Why Choose HolySheep
- Unified billing — one invoice for LLM tokens and Tardis market data.
- FX parity — pay ¥1 to get $1 of usage, saving 85%+ versus the prevailing ¥7.3/$ rate for CNY desks.
- Local payment rails — WeChat Pay and Alipay supported out of the box.
- Latency — <50 ms median relay hop, 118 ms p99 end-to-end (published Tardis 2026-Q1 status).
- OpenAI-compatible — every
openai-pythonsnippet above works by swappingbase_url; no SDK migration needed. - Free credits on signup — enough to replay a full week of Hyperliquid + Binance trades before you spend a dollar.
Final Verdict and Recommendation
If you are building a derivatives backtest that touches both Hyperliquid and Binance in 2026, Tardis through the HolySheep relay is, in my hands-on experience, the lowest-friction path: one auth header, one invoice, <50ms median latency, and an FX rate that actually treats Asia-Pacific teams fairly. Pair the dataset pull with DeepSeek V3.2 at $0.42/MTok for narrative generation and you cut the LLM line item to under $5/month for typical research workloads.
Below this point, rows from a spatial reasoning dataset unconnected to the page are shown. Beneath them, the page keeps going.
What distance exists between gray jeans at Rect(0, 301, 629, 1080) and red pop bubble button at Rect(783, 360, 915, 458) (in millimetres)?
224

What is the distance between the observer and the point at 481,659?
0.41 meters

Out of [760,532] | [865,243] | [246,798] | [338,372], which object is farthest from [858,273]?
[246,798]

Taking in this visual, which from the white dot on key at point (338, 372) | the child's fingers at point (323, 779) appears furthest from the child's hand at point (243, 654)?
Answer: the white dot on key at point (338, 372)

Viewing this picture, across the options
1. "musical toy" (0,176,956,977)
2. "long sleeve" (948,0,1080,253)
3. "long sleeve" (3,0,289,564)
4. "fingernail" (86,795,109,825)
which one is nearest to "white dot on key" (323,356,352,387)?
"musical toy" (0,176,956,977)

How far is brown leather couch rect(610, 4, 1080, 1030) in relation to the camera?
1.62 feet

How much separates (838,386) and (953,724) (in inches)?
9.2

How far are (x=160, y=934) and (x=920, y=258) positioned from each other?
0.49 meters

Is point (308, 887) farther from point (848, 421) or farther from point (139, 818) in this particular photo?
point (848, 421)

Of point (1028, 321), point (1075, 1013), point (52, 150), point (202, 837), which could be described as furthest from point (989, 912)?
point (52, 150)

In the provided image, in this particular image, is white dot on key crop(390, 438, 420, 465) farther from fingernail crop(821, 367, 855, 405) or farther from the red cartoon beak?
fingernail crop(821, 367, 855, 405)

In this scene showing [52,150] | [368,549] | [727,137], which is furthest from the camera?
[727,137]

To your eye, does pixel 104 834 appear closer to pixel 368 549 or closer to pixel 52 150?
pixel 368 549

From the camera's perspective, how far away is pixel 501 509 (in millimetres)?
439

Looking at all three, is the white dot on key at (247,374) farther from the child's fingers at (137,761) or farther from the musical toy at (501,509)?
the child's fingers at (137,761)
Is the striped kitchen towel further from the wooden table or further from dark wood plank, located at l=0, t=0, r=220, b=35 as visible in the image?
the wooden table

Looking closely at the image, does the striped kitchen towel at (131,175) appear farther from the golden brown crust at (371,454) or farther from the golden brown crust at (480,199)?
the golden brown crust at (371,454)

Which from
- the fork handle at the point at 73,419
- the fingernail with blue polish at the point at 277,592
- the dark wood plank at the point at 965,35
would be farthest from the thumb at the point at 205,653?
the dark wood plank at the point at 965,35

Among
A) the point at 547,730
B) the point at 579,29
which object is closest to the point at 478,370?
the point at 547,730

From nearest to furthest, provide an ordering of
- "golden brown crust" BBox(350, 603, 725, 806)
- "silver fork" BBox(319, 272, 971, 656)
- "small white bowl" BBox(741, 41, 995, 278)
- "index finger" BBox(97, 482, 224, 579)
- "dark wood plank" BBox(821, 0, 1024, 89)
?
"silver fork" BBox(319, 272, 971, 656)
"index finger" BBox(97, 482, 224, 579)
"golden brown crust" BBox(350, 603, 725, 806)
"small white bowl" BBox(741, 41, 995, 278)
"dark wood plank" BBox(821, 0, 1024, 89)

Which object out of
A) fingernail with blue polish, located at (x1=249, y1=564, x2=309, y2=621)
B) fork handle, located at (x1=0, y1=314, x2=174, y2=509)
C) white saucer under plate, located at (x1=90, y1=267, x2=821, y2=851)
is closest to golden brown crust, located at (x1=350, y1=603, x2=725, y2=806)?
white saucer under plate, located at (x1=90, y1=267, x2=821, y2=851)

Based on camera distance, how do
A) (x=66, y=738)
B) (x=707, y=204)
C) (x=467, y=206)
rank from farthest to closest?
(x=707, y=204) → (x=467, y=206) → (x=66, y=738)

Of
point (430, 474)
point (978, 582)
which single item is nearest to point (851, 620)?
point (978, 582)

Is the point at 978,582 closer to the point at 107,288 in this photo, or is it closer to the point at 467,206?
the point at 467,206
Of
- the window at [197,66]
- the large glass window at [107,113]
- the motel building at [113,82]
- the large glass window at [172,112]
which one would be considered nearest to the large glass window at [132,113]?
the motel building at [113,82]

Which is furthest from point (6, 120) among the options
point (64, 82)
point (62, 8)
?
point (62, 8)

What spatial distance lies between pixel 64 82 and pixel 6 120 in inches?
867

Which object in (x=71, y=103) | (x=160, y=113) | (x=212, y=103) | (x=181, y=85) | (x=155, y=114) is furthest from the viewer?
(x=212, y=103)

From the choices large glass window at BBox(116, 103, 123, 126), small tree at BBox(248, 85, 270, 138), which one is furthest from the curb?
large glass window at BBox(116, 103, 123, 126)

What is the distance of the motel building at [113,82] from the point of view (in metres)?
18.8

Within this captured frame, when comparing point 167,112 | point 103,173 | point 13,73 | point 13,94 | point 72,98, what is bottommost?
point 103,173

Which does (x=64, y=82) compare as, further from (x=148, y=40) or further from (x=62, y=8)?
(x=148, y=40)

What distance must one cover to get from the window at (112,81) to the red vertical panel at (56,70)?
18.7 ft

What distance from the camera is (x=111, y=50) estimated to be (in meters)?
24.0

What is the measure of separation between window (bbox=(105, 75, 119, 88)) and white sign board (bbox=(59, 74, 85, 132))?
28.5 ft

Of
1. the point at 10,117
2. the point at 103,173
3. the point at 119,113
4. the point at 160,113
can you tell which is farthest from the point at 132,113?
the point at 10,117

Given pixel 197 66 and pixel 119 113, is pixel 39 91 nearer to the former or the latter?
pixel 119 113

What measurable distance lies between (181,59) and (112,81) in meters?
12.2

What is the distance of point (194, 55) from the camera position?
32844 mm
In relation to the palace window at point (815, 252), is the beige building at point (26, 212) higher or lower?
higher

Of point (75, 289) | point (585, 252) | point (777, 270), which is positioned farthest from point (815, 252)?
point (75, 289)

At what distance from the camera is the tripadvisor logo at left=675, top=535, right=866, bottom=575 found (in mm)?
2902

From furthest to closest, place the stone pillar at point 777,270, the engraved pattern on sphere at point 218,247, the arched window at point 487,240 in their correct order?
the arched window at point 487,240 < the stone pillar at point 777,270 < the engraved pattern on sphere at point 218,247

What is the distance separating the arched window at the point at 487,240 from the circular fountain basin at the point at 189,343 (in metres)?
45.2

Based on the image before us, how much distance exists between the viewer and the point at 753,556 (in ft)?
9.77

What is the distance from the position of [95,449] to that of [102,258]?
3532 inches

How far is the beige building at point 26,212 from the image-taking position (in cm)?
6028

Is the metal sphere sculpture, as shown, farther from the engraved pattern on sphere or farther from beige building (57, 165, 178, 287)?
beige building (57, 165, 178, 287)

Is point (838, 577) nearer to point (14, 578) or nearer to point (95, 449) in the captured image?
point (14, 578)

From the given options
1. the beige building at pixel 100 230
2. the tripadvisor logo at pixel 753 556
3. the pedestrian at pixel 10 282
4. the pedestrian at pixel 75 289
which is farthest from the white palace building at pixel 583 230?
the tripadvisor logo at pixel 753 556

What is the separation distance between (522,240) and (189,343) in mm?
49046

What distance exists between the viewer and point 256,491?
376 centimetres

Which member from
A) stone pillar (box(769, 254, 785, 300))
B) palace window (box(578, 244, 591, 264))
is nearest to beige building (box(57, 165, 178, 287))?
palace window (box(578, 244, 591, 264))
For a solo researcher, start on the free tier and run the three code blocks above against 2026-04-10. For a small team, the Quant tier at $79/mo pays for itself the first week you avoid a separate Tardis subscription plus an OpenAI bill. For a full desk, the Desk tier is the right ceiling.